Roy Schwedelson is right on with his article (“Let the USPS Take Over E-Mail,” Feb. 3). In 1997, I was in the midst of AIM’s first political battle surrounding the Internet governance system. It broke down to the fact that engineers and professors were still in control of the underpinnings of the Net: the backbone, root servers, IP address allocation and domain name system.
At the same time, Network Solutions was the monopoly as a domain registry. For about a year, we discussed numerous possibilities for a privatized Internet governance system, each of which asking the government to step in and assist with its transition. The eventual outcome was ICANN, a product of some of our assistance.

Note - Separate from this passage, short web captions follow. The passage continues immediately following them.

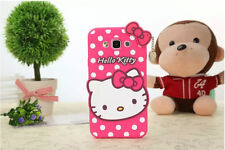3D Hello Kitty Bow Soft Silicone Phone Case Cover For iPhone X SE 5 6 7 8 Plus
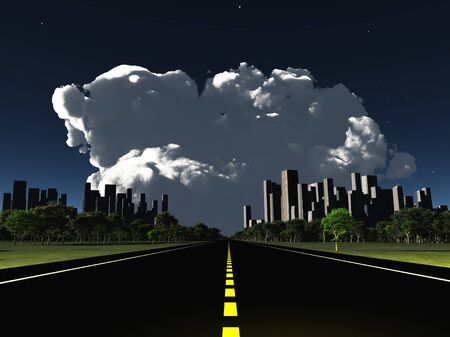 looming: Surreal City night roadway with looming cloud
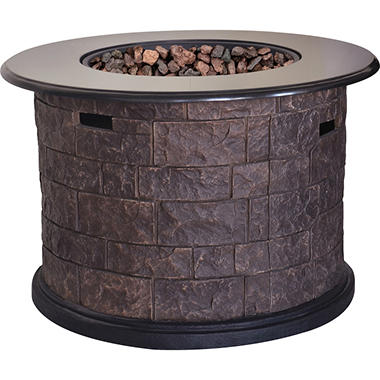 Member S Mark Annadel 24 Quot Gas Fire Table Sam S Club
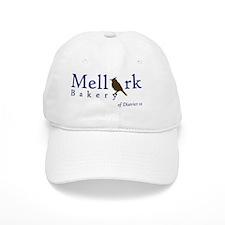 Mellark Bakery Horizontal Large Baseball Baseball Cap
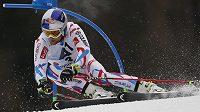 Francouzský lyžař Alexis Pinturault při závodě v rakouském Hinterstoderu.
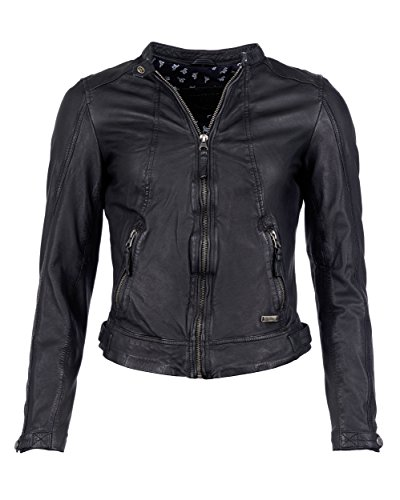 Mustang Leather Damen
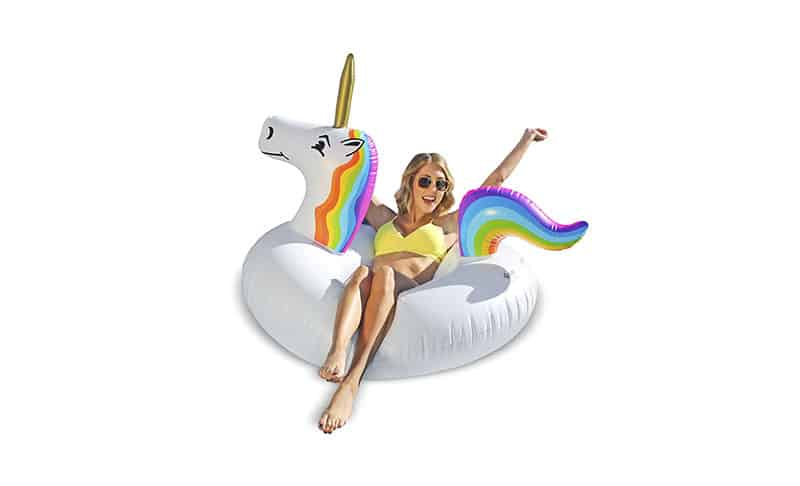 Unicorn-Party-Tube-Inflatable-Float-by-GoFloats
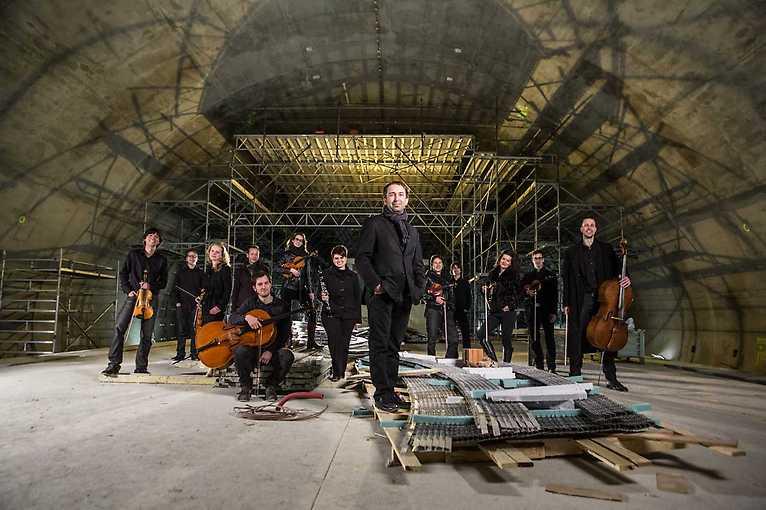 Berg Orchestra – Soundspace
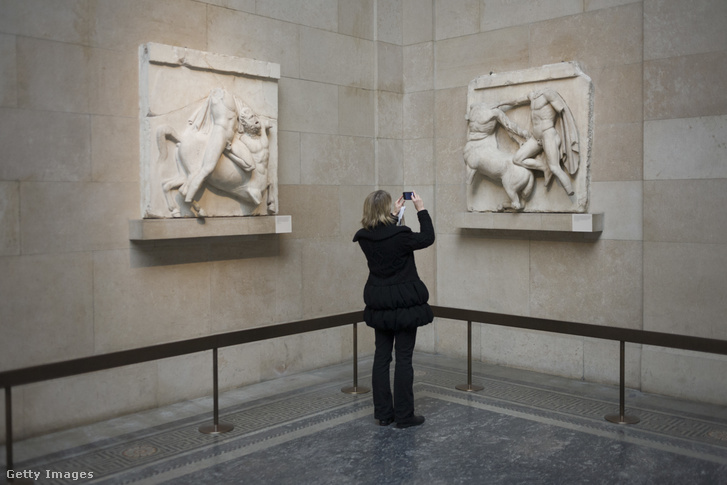 Athéni Elgin-márványok a British Museumban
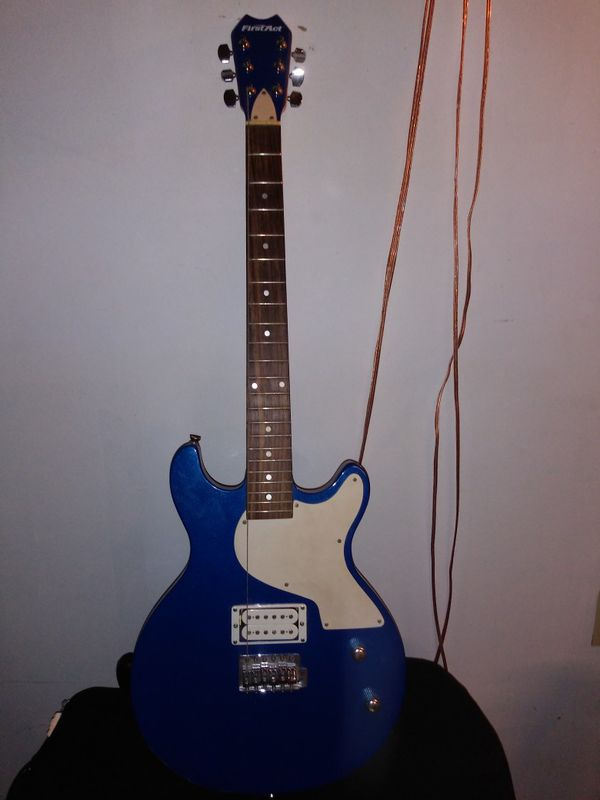 First Act Beginner Guitar Blue Electric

Why am I telling you this? One initiative we discussed was the ownership of the “.us” top-level domain. We had a number of discussions with the U.S. Postal Service, and (I heard) they were close to striking a deal with the government and other parties to establish an “.us” domain and e-mail address to match every physical address in the United States.
Unfortunately, the government already had enabled schools to start using “.us” and by the time they got around to trying to make it happen, it seemed to be too late. (At least that’s what I heard.)
That doesn’t mean there couldn’t still be a new .tld or even USPS domain offered for e-mail use. It does mean that there are a few proposals somewhere in a file cabinet in Washington that might be of interest.